Malware threat actors were ranked in a recent report by OpenText Cybersecurity. In 2023, four new ransomware groups topped the list.
Newcomer Cl0p takes the prize for this year's nastiest malware following ransom demands with its MOVEit campaign. Cl0p's efforts helped skyrocket the average ransom payment which is rapidly approaching three quarters of a million dollars. Black Cat, Akira, Royal, Black Basta also made their debut.
The threat actors were ranked as follows:
- Cl0p, a RaaS platform that became famous following a series of cyberattacks, exploited a zero-day vulnerability in the MOVEit Transfer file software.
- Black Cat has built their RaaS platform on the Rust programming language.

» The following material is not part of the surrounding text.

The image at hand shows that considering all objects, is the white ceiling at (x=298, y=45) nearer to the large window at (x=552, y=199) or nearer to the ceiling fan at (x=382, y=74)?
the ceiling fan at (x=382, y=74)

They made headlines for taking down MGM Casino Resorts.
- Akira, presumed to be a descendant of Conti, primarily targets small to medium sized businesses due to the ease and turnaround time.
- Royal, suspected heir to Ryuk, uses Whitehat penetration testing tools to move laterally in an environment to gain control of the entire network. Helping aid in deception is their unique partial encryption approach that allows the threat actor to choose a specific percentage of data in a file to encrypt.
- Lockbit 3.0 continues to wreak havoc. Now in its third epoch, Lockbit 3.0 is more modular and evasive than its predecessors.
- Black Basta is one of the most active RaaS threat actors and is also considered to be yet another descendant of the Conti ransomware group. They have gained a reputation for targeting all types of industries indiscriminately.